I was going to include my thoughts about the book I just finished this week, The Immortal Life of Henrietta Lacks by Rebecca Sloot, because this book heavily features the ethics of research but I think I’ll save that part for my next post. The point I’m trying to make is threefold: first, that researchers are all just ordinary people, not Great and Powerful Wizards of Oz’s. Everything we bring to the research “lab” and no matter what we are studying – cells, mice, or humans – is situated in the researcher’s social and cultural context: where the researcher was born, raised, educated; what the researcher experienced and learned, the tools and measurements that have been used, the questions that motivate the research topic and inquiry itself. We cannot fully bracket out how each of us as researchers see the world, we can only acknowledge that we have those experiences and frameworks and choose to address them as ethically and responsibly as possible.
Second, as Latoya mentions in her piece, we need to ask questions whenever research attempts to quantify the subjective. Just because a couple of researchers rated African American female study participants “less attractive” and put a number on it does not mean anything more than that a couple of researchers put a number on something as subjective as “attractiveness.” Is a number a fact or is it a proxy for something else? A number means nothing unless there are other numbers within socially constructed meanings around it that give it its context.

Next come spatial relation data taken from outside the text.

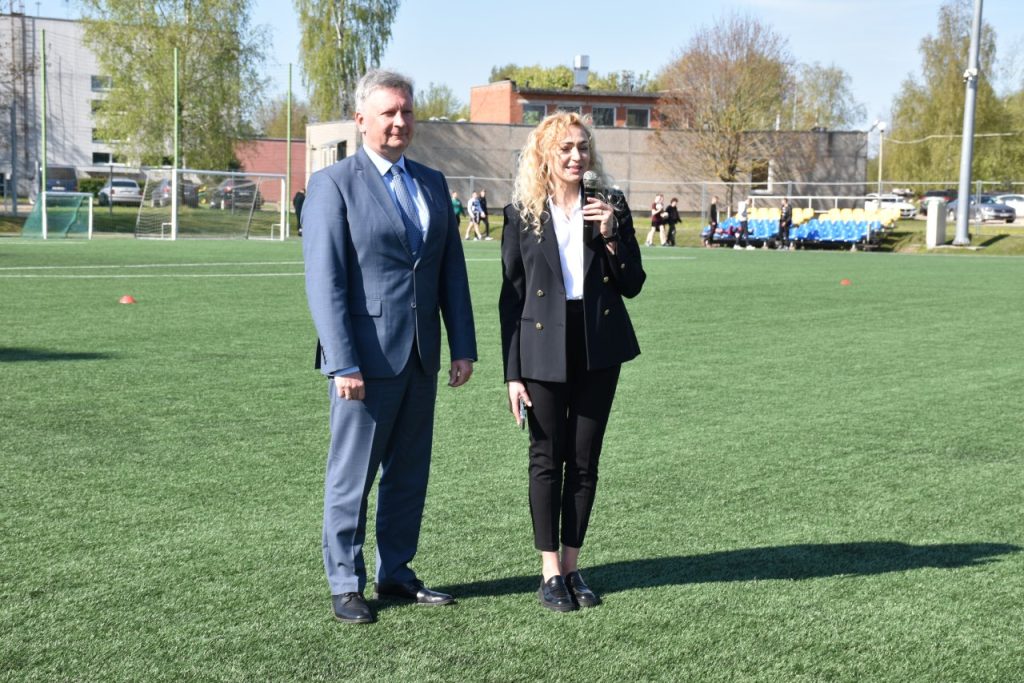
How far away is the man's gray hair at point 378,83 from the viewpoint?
161 inches

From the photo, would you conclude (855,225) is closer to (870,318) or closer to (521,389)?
(870,318)

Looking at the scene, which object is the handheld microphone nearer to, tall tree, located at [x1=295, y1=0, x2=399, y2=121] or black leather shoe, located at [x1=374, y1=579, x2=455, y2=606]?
black leather shoe, located at [x1=374, y1=579, x2=455, y2=606]

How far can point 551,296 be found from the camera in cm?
440

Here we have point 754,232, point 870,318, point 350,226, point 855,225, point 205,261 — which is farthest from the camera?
point 754,232

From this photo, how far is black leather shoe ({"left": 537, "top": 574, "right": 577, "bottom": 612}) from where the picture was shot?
14.5 feet

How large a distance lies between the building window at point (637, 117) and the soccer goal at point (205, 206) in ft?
103

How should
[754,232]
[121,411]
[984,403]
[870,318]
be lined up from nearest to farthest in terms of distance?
[121,411] → [984,403] → [870,318] → [754,232]

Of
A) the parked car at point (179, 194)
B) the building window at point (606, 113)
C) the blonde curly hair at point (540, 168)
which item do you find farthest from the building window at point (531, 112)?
the blonde curly hair at point (540, 168)

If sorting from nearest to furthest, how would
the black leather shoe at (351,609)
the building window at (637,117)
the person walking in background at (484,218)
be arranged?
the black leather shoe at (351,609) < the person walking in background at (484,218) < the building window at (637,117)

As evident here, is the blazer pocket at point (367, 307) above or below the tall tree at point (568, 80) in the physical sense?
below

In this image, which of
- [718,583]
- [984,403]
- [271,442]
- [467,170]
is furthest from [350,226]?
[467,170]

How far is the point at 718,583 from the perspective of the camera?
4762 mm

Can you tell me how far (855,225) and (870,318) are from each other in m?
24.4

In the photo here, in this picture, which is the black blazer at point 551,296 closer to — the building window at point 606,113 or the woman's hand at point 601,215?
the woman's hand at point 601,215
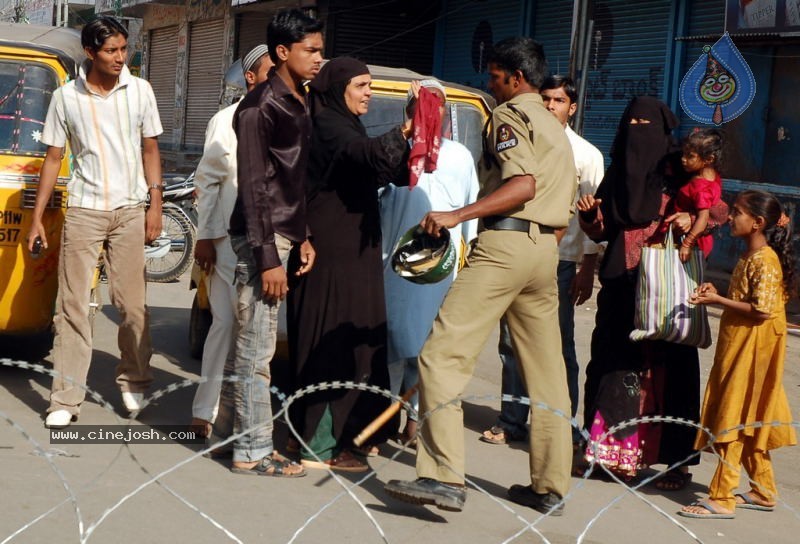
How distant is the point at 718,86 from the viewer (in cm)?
1165

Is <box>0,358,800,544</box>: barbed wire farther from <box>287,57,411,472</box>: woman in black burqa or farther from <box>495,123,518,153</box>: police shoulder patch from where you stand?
<box>495,123,518,153</box>: police shoulder patch

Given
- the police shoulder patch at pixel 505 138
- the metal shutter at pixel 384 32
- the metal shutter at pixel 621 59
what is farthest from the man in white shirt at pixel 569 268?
the metal shutter at pixel 384 32

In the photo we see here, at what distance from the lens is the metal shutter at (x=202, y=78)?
76.0ft

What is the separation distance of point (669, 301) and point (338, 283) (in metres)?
1.47

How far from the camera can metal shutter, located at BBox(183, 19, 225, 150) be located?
23.2 metres

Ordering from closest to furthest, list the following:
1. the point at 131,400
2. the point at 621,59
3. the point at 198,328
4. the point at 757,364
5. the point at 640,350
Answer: the point at 757,364 < the point at 640,350 < the point at 131,400 < the point at 198,328 < the point at 621,59

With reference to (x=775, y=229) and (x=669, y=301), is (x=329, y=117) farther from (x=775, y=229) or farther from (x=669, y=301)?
(x=775, y=229)

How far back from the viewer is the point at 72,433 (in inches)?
213

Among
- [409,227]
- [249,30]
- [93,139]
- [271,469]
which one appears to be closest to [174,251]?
[93,139]

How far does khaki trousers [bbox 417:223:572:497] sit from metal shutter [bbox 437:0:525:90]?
466 inches

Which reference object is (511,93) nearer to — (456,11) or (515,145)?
(515,145)

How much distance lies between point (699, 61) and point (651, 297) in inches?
291

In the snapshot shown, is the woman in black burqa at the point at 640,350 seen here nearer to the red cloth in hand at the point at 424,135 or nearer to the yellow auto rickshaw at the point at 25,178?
the red cloth in hand at the point at 424,135

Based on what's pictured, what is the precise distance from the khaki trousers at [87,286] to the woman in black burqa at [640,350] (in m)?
2.27
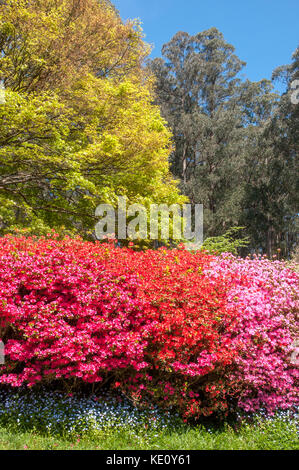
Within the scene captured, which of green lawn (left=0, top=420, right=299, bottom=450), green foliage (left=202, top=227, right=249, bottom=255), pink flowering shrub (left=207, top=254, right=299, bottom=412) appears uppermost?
green foliage (left=202, top=227, right=249, bottom=255)

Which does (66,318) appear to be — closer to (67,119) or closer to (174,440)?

Third, we must critically think about what is studied and why. Social science research can validate or it can marginalize people. Sometimes research can help people realize that their human experience is shared by others; on the other hand, in an effort to try to “understand” humanity research often falls victim to trying to quantify a “norm” which often ends up reinforcing the marginalization of those who are already oppressed. There is so much diversity of experiences and cultural contexts, even within a country such as the United States, that I question whenever a researcher attempts to find an “average” or “normal” anything.
And finally we need to remember that this goes back again to the person doing the research. Just because Kanazawa and others know how to push our buttons and levers in the Wizard booth does not make them Great nor Powerful. We can all learn to be Toto, revealing the mere human behind the lighting and sound effects. Don’t let pretty graphs and charts distract you from the man behind the curtain.